Graph 2 shows how the hallucination rate increases with increasing levels of noise and bias in the training data. It shows that even relatively small levels of noise (10-15%) can lead to a significant increase in the number of false positives in the model output. However, the relationship is nonlinear: after a certain threshold (approximately 20-25% noise), the hallucination rate increases exponentially, indicating the critical importance of careful preprocessing and cleaning of the data before training. These results highlight the need for better data filtering methods and strategies to actively identify and correct bias in training sets.

3. Model Architecture: How Autoregression and Transformer Limitations Facilitate Hallucinations

Modern large language models are based on the Transformer architecture, which, despite its revolutionary nature, contains fundamental limitations that predispose to hallucinations. The autoregressive text generation mechanism, where each next word is predicted based on the previous ones, creates a cascade effect: even minor errors at the beginning of generation can lead to significant distortions in the final result. This phenomenon is especially noticeable when generating long texts or complex arguments, where the model must maintain consistency over many tokens. A deep problem with autoregressive models is their local nature of decision making. At each step of generation, the model optimizes the probability of the next token, taking into account only a limited context, but has no mechanism for globally planning the entire answer. For example, when answering a question about a scientific discovery, the model may correctly begin the description, but then, following local probability distributions, add false details or non-existent researchers. This is because at each step the choice of the next word is statistically justified, but the overall sequence may deviate from the actual accuracy.

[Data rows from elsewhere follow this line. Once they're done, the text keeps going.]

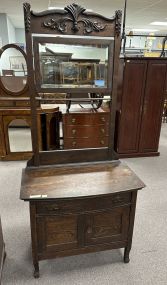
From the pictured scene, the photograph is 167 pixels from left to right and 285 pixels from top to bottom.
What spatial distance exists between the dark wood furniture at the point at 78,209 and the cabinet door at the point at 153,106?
7.06 feet

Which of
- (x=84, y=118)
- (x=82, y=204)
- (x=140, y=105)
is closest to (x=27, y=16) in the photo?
(x=82, y=204)

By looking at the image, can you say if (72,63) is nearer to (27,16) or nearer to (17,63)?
(27,16)

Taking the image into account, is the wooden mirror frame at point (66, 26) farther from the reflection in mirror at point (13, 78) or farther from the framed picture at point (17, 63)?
the framed picture at point (17, 63)

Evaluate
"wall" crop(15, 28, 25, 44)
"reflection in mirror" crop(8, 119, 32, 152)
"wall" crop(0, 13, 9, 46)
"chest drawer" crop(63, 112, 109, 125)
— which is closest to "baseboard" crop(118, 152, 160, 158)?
"chest drawer" crop(63, 112, 109, 125)

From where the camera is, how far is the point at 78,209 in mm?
1462

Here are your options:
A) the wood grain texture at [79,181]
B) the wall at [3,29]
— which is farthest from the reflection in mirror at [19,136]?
the wall at [3,29]

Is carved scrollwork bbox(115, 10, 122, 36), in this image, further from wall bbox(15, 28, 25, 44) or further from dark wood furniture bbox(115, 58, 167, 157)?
wall bbox(15, 28, 25, 44)

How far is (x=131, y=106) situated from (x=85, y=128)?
890mm

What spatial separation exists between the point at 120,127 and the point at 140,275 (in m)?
2.30

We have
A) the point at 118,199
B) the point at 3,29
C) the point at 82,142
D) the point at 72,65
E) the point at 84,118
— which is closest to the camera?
the point at 118,199

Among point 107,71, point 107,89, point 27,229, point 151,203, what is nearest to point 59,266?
point 27,229

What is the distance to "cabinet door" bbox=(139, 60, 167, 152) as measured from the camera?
334 cm

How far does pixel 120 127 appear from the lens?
355 centimetres

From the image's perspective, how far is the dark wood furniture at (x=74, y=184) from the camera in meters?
1.42
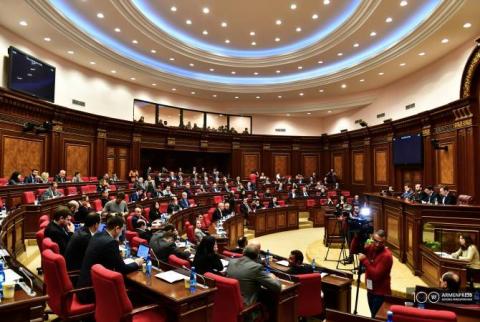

The architectural limitations of Transformers are also manifested in their inability to truly understand and reason. Models work on the principle of advanced pattern matching, but have no internal mechanisms for checking the consistency or reliability of the information generated. When a model “reasons” about a complex topic, it actually follows the path of the most probable associations from the training data, which can lead to plausible, but completely fictitious conclusions. This is especially evident in specialized areas that require precise knowledge.

Another critical aspect is the lack of a “rollback” or rethinking mechanism in the architecture. Unlike a person, who can notice an error in his reasoning and go back to correct it, LLMs generate text strictly sequentially without the possibility of subsequent correction. This means that any error made in the early stages of generation inevitably affects all subsequent predictions, creating a snowball effect where a small inaccuracy grows into a major hallucination.

Graph 3 demonstrates how the frequency of hallucinations grows exponentially with the length of the generated text. The graph clearly shows that when generating short answers (up to 50 tokens), the models demonstrate relatively high accuracy, but when moving to longer texts (200+ tokens), the probability of hallucinations increases several times. This dependence is especially pronounced for complex topics that require maintaining a long logical chain, which confirms the hypothesis of error accumulation in autoregressive models.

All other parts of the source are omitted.